Rooting hormone is a class of auxins that promote root initiation. Naturally occurring auxins are found in plants. While a cutting is put in a dry environment, the auxin concentration increases along with water evaporation. Once it reaches a certain threshold level, roots start to initiate. In horticulture, synthetic auxins like IBA and NAA are commonly applied to stimulate root initiation.
Haworthias hold significant water and natural auxin in bodies. While drying, a Haworthia cutting can easily reach the threshold level of initiating roots.

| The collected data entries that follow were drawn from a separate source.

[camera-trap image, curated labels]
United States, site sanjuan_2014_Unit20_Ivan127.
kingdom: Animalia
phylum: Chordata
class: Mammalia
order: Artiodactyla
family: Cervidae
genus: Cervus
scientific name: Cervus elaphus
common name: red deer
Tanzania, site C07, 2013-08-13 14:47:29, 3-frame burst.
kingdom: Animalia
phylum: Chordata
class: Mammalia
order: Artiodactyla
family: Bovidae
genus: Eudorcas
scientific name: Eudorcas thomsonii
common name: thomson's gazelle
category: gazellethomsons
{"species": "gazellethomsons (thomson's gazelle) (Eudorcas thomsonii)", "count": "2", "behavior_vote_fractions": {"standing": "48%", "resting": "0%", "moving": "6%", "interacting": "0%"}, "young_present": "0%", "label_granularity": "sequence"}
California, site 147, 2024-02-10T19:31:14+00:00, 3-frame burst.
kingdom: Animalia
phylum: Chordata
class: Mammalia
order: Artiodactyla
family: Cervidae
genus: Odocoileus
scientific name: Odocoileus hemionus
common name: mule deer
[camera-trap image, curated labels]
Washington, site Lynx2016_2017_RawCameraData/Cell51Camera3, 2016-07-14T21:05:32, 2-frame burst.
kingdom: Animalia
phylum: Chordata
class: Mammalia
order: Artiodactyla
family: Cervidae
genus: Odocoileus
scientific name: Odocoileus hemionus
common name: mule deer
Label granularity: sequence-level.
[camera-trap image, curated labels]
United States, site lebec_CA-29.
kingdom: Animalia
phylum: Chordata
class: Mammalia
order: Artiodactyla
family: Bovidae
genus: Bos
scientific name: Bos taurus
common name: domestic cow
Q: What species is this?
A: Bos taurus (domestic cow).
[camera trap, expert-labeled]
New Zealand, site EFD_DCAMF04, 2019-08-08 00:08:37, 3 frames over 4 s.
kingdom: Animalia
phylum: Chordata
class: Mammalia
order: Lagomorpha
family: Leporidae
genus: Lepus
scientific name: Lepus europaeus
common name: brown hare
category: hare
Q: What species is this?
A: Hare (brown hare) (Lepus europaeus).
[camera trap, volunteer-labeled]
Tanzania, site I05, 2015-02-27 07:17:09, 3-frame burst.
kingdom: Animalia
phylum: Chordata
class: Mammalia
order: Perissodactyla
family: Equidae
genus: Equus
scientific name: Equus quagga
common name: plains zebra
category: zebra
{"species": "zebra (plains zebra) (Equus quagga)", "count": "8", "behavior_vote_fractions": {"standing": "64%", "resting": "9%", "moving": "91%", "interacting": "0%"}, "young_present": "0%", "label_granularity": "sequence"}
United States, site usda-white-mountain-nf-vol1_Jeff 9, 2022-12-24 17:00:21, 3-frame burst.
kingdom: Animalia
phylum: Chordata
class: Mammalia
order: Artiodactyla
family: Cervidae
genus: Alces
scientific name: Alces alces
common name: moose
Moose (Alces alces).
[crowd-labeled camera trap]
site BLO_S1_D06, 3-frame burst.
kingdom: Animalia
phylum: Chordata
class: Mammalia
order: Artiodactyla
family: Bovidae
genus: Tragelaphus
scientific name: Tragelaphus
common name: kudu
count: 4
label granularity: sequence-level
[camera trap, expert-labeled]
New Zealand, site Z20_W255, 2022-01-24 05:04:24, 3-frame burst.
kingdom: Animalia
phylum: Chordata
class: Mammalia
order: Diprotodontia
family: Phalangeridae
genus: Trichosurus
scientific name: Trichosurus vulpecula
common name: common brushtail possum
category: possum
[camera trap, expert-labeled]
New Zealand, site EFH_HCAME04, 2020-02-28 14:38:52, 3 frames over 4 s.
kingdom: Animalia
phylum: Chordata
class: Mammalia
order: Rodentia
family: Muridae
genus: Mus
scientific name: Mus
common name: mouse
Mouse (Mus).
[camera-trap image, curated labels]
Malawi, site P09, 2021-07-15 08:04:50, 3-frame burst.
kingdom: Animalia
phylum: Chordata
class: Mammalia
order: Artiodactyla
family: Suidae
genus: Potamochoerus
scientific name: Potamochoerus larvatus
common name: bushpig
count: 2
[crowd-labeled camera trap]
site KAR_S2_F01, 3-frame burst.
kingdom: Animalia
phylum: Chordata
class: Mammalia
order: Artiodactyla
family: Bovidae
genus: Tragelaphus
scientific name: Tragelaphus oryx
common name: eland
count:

Actually the most common cause which prohibits Haworthias from rooting is microbial infection and the consequent hormone imbalance. Therefore when propagating from cuttings, infection prevention should be taken priority over hormonal regulation.
There are powder and liquid hormone formulations. Liquid is recommended since it is easier to dilute precisely. Excessive high auxin concentration actually inhibits root elongation. The ideal auxin concentration for Haworthias is ~0.5% (500ppm). For dilution, use 91% rubbing alcohol (Isopropyl) as the solvent. Alcohol assists auxins to permeate plant tissues, and also kills most microbes on the wound surface. For application, dip the base of a fresh cutting into the solution for 3~5 seconds. And while still wet, dip it into sulfur powder to form a coating around the wound. Let the cutting sit out in a dry, warm and shaded place, and wait for it to form a callus before planting. This should take a few days to a week. Sulfur coating works as a fungicide during this period.